--- TRECHO ORIGINAL ---
• • •

Segundo Sutter (2003-2004) a China busca a longo prazo: um ambiente estável para a sua política externa, ao mesmo tempo que o governo chinês se foca em um desenvolvimento econômico sustentável e estabilidade interna, assim como acalmar os vizinhos quanto ao que a China fará com seu poder e influência recém adquiridos; aumentar seu poder e influência regional e global; isolar Taiwan internacionalmente; assegurar um fluxo de armas avançadas e tecnologia militar. E é esta trajetória que a China planeja executar que desperta um sinal de alerta nos Estados Unidos.

• • •

--- MATERIAL LISTADO ---
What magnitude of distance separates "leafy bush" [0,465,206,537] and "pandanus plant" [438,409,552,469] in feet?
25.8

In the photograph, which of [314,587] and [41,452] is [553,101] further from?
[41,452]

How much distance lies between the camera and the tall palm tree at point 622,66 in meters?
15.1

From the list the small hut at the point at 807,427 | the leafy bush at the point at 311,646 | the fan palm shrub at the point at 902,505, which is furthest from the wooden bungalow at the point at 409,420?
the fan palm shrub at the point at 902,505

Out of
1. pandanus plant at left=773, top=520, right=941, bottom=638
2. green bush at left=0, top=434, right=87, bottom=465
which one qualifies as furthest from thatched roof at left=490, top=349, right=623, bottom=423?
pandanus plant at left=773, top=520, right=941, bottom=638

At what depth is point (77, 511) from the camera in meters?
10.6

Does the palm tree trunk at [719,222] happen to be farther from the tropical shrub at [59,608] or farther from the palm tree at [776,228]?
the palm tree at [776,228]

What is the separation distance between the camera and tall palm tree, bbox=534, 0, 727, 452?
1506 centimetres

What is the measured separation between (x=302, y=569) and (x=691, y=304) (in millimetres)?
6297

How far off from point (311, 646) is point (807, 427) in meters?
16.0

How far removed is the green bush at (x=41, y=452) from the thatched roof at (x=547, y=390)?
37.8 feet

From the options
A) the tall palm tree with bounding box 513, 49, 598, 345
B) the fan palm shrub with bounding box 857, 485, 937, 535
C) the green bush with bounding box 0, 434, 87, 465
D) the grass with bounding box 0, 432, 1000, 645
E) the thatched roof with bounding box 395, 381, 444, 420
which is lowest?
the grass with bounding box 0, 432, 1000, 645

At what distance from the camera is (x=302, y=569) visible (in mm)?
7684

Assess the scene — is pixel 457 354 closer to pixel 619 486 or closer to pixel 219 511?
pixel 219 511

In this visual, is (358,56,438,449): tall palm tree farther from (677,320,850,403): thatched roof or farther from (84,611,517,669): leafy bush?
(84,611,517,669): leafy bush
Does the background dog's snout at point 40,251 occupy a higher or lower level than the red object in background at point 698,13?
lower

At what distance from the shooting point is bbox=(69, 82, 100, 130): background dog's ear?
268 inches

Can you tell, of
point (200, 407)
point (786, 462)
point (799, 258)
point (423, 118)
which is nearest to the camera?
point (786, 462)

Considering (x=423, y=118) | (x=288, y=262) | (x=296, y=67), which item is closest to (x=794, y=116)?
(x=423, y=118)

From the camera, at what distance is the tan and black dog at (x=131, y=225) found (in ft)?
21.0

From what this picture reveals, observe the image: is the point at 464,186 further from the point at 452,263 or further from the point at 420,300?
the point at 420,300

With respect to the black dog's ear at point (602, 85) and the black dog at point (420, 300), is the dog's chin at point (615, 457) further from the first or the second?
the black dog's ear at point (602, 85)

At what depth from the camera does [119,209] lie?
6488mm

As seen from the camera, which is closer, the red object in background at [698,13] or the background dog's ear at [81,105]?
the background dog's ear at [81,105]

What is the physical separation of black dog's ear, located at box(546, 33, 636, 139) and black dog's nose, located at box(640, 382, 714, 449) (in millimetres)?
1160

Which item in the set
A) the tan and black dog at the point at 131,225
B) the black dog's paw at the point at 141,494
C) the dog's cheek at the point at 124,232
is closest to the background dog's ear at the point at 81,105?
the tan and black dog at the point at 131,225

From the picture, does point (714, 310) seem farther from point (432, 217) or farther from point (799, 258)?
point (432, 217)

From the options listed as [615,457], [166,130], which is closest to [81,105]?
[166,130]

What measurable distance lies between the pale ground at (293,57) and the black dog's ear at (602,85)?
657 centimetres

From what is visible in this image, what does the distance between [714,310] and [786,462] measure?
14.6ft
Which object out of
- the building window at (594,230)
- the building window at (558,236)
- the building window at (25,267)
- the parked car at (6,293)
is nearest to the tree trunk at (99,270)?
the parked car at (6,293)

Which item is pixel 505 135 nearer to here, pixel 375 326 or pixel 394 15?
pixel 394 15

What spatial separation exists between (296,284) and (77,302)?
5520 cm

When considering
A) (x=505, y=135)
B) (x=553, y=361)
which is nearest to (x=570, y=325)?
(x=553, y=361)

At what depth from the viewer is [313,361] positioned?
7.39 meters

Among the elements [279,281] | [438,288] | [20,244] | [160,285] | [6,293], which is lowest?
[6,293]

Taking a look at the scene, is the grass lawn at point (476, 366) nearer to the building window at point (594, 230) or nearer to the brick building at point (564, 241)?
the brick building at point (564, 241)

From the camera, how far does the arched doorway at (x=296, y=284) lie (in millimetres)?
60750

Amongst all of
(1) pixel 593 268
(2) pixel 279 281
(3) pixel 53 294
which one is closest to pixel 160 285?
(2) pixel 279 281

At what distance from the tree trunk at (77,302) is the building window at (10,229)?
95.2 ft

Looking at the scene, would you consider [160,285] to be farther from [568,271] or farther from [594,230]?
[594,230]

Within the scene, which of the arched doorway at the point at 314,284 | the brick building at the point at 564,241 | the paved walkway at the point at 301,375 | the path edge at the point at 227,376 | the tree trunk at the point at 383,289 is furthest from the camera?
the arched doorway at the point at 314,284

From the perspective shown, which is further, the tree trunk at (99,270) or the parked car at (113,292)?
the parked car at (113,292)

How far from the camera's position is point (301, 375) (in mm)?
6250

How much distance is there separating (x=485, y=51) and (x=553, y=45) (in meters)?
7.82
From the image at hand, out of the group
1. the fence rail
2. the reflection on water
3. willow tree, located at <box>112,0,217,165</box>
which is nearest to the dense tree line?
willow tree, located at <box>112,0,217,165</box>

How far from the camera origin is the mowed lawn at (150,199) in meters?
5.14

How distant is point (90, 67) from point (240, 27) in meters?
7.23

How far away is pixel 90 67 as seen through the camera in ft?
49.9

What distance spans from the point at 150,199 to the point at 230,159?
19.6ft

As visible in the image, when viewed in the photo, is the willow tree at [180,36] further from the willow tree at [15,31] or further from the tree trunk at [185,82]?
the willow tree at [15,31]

• • •

--- INSTRUÇÕES A SEGUIR ---
Transcreva a parte do trecho sobre a política externa da China que começa em "Segundo Sutter (2003-2004)" e termina em "nos Estados Unidos.".

--- SOLUÇÃO ---
Segundo Sutter (2003-2004) a China busca a longo prazo: um ambiente estável para a sua política externa, ao mesmo tempo que o governo chinês se foca em um desenvolvimento econômico sustentável e estabilidade interna, assim como acalmar os vizinhos quanto ao que a China fará com seu poder e influência recém adquiridos; aumentar seu poder e influência regional e global; isolar Taiwan internacionalmente; assegurar um fluxo de armas avançadas e tecnologia militar. E é esta trajetória que a China planeja executar que desperta um sinal de alerta nos Estados Unidos.